Overcast Afternoon

Elbert Ventura, English 111, Autumn 1997

Reading Michael Joyce's afternoon was a bit like trying to learn how to swim again. This was my first exposure to a fiction so extremely and insistently hypertextual. Five minutes into the reading, I realized that I was in the wrong mindset. For instance, I noticed that all the clicks I made had been on the last words of each lexia. The meaning is obvious--I was still in a conventional reading mode. I was literally trying to turn to the next page after getting to the page's last word. I was driven by the need for a linear narrative. End of page, go to next one. I wasn't actively engaging the text. I wanted to be under the control of a storyteller. It didn't occur to me that the medium's point was to engage the reader on a more intriguing, innovative, and challenging level.

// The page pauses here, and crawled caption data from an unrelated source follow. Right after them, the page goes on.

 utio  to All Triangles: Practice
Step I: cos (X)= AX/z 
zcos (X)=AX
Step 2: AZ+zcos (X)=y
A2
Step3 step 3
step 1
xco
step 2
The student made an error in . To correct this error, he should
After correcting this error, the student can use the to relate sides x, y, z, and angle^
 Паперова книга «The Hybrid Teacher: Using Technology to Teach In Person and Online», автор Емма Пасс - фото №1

An oft-repeated mantra in my Storyspace project is "Old habits die hard." We are taught to read a certain way. Hypertext, a new medium, provides us an outlet and a means for expression and communication which approaches the ideal (the writerly text, as Barthes would call it). Problem is--and it is I feel an understandable one--we have to condition ourselves now to play by these new rules.

afternoon had me groping. For a bit. I went through a couple of readings, each time intrigued, puzzled, and thwarted by any efforts at gleaning coherence. At some point, however, everything clicked. My insistence on adhering to a rigid linear narrative weakened with each new reading. I couldn't say that each and every lexia--and the logic behind their sequences--made sense to me. But somehow, it proved to be a strangely liberating experience. Going through the different stories reminded me of a line from Italo Calvino's "If On A Winter's Night a Traveler..." Early in the novel, the narrator describes how it is the reader's expectations that impels the author to talk about a woman at a bar. "afternoon" I feel plays with that convention, just like "Traveler" did. Joyce repeatedly subverts reader expectations, which I guess accounts for my floundering early on. It is not a spoonfed text.

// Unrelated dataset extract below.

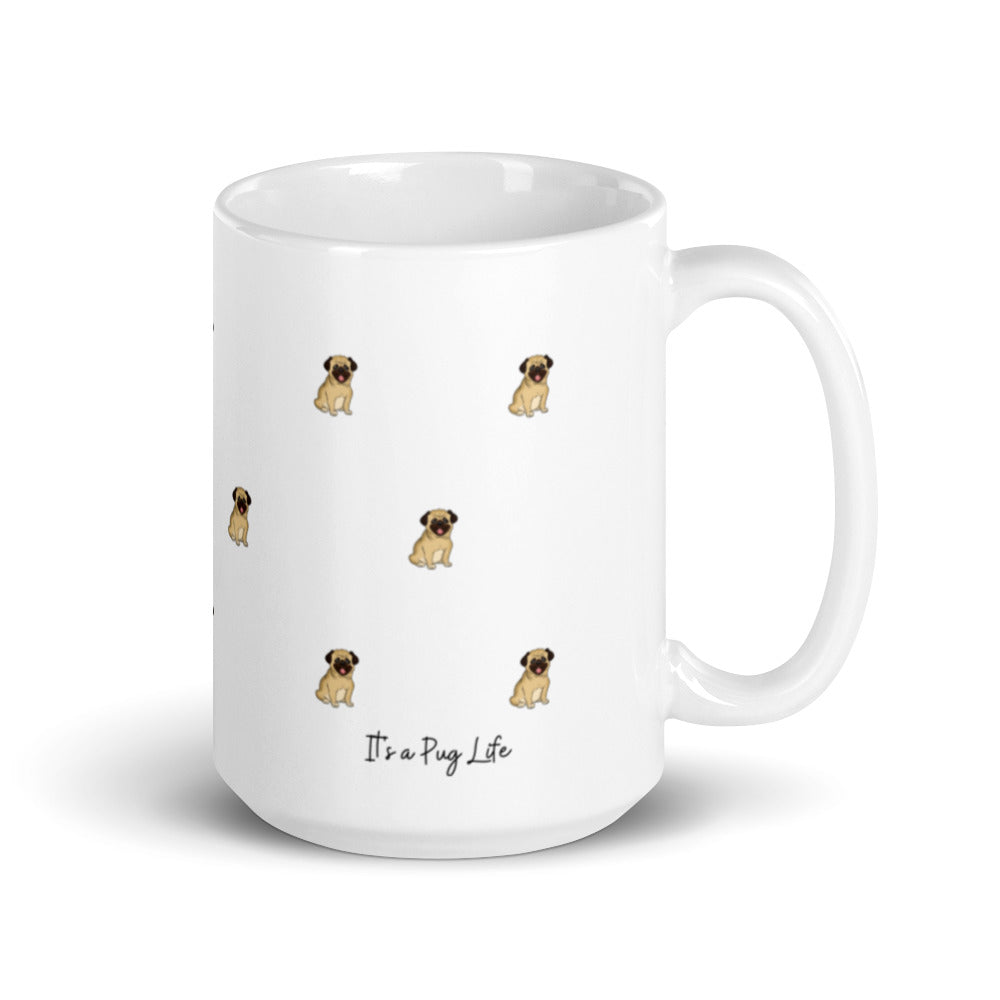 Pug Life, Pug Life Mug, White Coffee Mug, Perfect Gift For A Dog Lover, Coffee Lover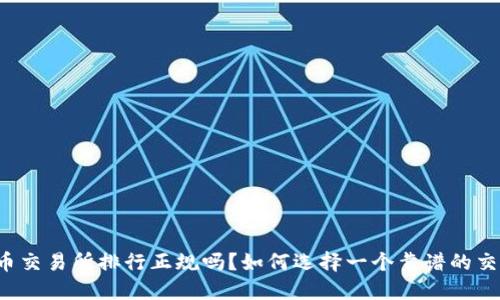 虚拟币交易所排行正规吗?如何选择一个靠谱的交易所?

I must admit that as a story, I was a tad underwhelmed by afternoon. (This is the part where I put on my little critic's hat and bash the darn thing.) "A postmodern classic," says so-and-so, and other similar plaudits had me expecting the greatest thing since sliced bread, I guess. I found Joyce's prose to be somewhat disappointing. It had that fiction-workshop-feelmypainplease-poetry feel about it. Granted, there were flashes of inspiration--I particularly liked the spiky cynicism of the dialogues involving Wert and Lolly. For the most part, I found the prose uninspired and trite. The world needs one more pseudo-poetic, world-weary, self-absorbed narrator like I need a root canal.

So there you have it. An intriguing, even illuminating, experience that is unfortunately marred by its mediocre content. The whole time, I kept thinking, "This gig's pretty cool. If only it was about something I could care about."